Task details
Leaving pictures aside, restate exactly the lines of the data below, from the first one through the line that contains "A sculpture with".

··· Provided records ···

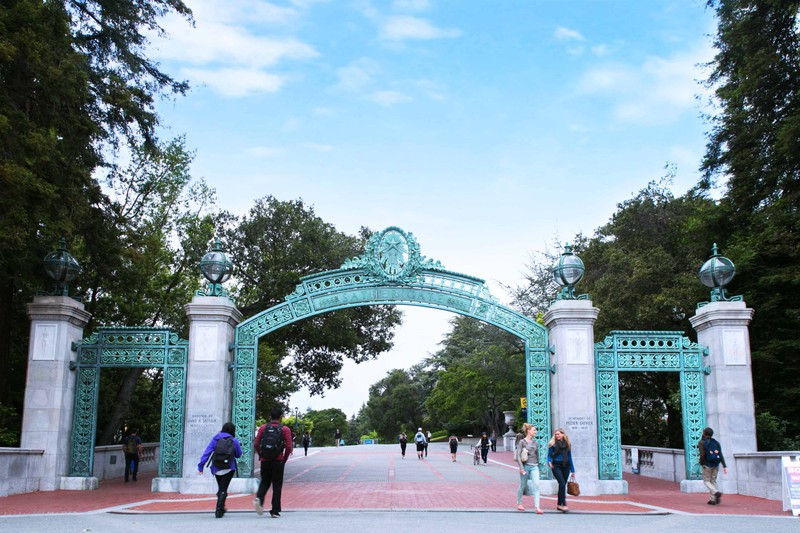 UC Berkeley students walking underneath the Sather Gate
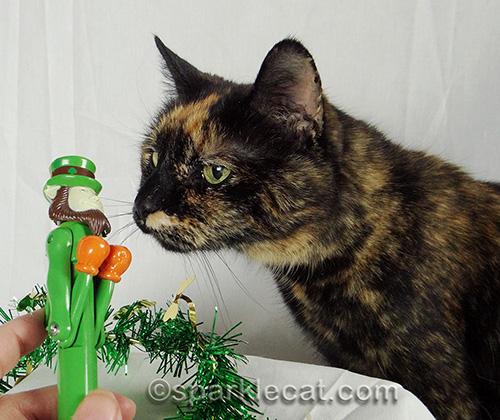 Tortoiseshell cat checking out leprechaun toy pen
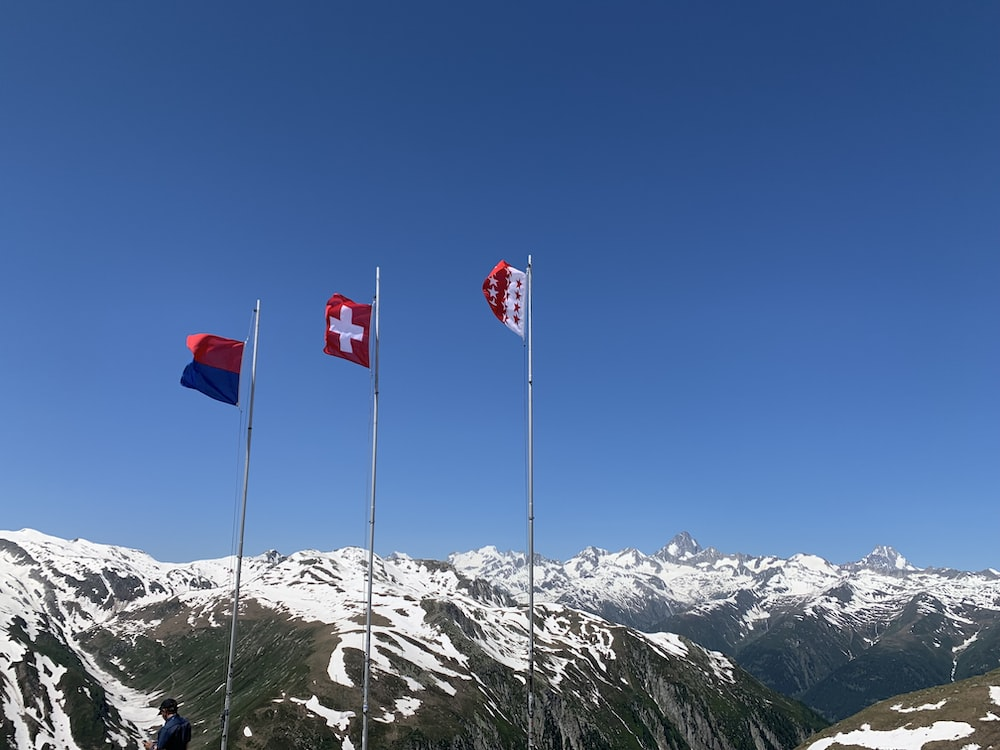 low-angle photography of three flags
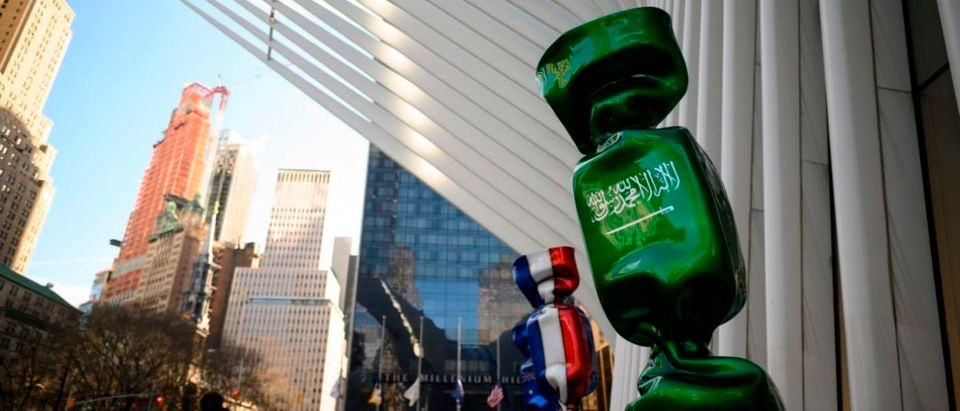 A sculpture with the flag of Saudi Arabia, part of an exhibit called 'Candy Nations' is pictured outside next to the Oculus, one of the buildings that replaced the original World Trade Center on January 14, 2019 in New York City. - Candy Nations depicting the flags of each of the G20 countries as 9-foot-tall wrapped confections, has drawn criticism for its placement outside 1 World Trade Center. (Photo by Johannes EISELE / AFP) / RESTRICTED TO EDITORIAL USE - MANDATORY MENTION OF THE ARTIST UPON PUBLICATION - TO ILLUSTRATE THE EVENT AS SPECIFIED IN THE CAPTION (Photo credit should read JOHANNES EISELE/AFP/Getty Images)
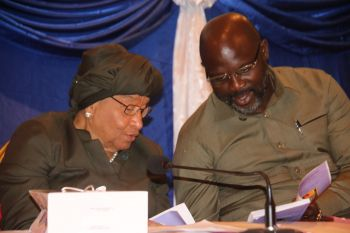President Sirleaf and President-Elect George Weah compare notes during Legacy Project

···

Response to this task
 UC Berkeley students walking underneath the Sather Gate
 Tortoiseshell cat checking out leprechaun toy pen
 low-angle photography of three flags
 A sculpture with the flag of Saudi Arabia, part of an exhibit called 'Candy Nations' is pictured outside next to the Oculus, one of the buildings that replaced the original World Trade Center on January 14, 2019 in New York City. - Candy Nations depicting the flags of each of the G20 countries as 9-foot-tall wrapped confections, has drawn criticism for its placement outside 1 World Trade Center. (Photo by Johannes EISELE / AFP) / RESTRICTED TO EDITORIAL USE - MANDATORY MENTION OF THE ARTIST UPON PUBLICATION - TO ILLUSTRATE THE EVENT AS SPECIFIED IN THE CAPTION (Photo credit should read JOHANNES EISELE/AFP/Getty Images)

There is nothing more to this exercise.